The timing of the contest is no accident. Los Angeles-based K2, best known for its skis and snowboards, is set to debut a line of surf apparel next month.

Advertisement

Sharp, himself a big-wave surfer, knew that the contest would capture every surfer’s imagination--and make K2 top-of-mind in the process.

“Everyone who has been tumbled by a 3- to 4-foot wave off our coastline knows the power that the ocean has,” Sharp said. “Can you imagine what a wave that size would do to you?”

Apparently, surfers everywhere are wondering just that.

The contest “has been near genius,” said Steve Hawk, editor of Surfer magazine in Dana Point. “Surfers are already sizing up waves according to their ‘K2’ potential.”

The Big Wave Challenge has captured more than just the imagination of surfers. It has attracted interest from such mainstream media as CNN and Time and Newsweek magazines.

To aficionados such as Surfing magazine photographer Les Walker of Newport Beach, the contest may have provided a once-in-a-lifetime opportunity.
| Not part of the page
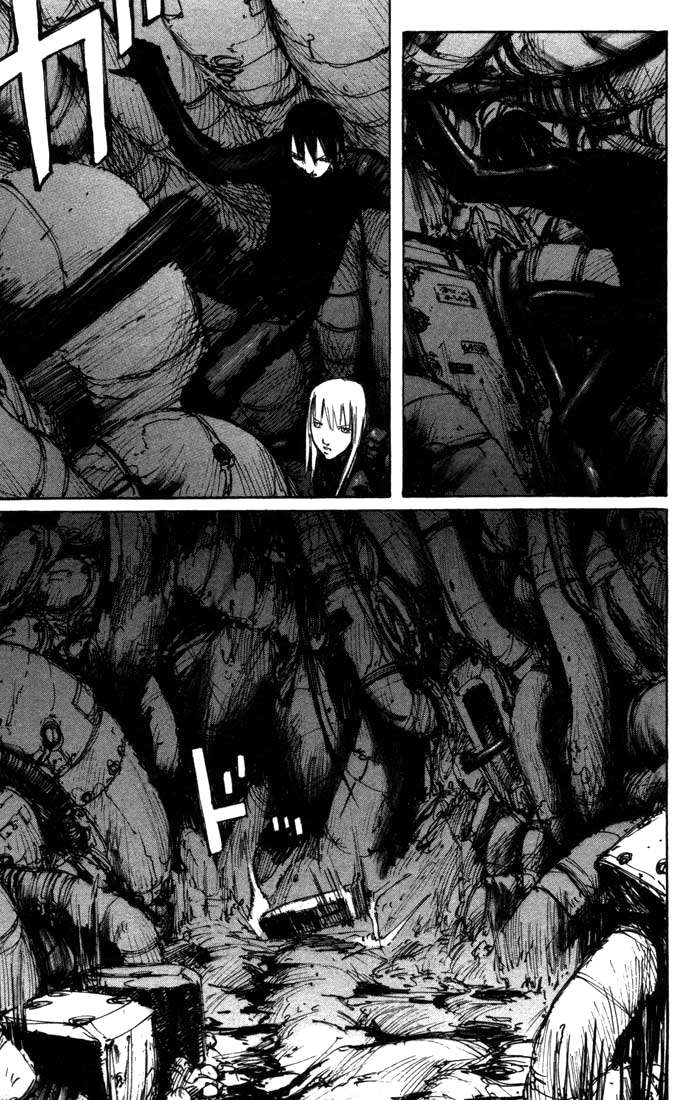 Read BLAME! (es) Manga Online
It was Walker who snapped photographs of Knox at Todos Santos on Feb. 16, meaning he’ll win the $5,000 if Knox wins the contest.

Advertisement

“There were many photogs out there and I had to get a worthy shot different from them,” Walker said.

He stuffed his camera gear into a waterproof bag and, with the help of a friend on a jet-ski, got a ride to within 30 yards of shore.

Of Knox’s huge wave, Walker recalled that several judges nearby grew silent as Knox turned around to paddle for the wave.

“He looked like a small individual on a mountain of water,” Walker said. “The judges saw the wave coming in and they just went silent. Taylor, being the incredible athlete he is, just stroked for that wave. I couldn’t believe it. It was awe-inspiring.”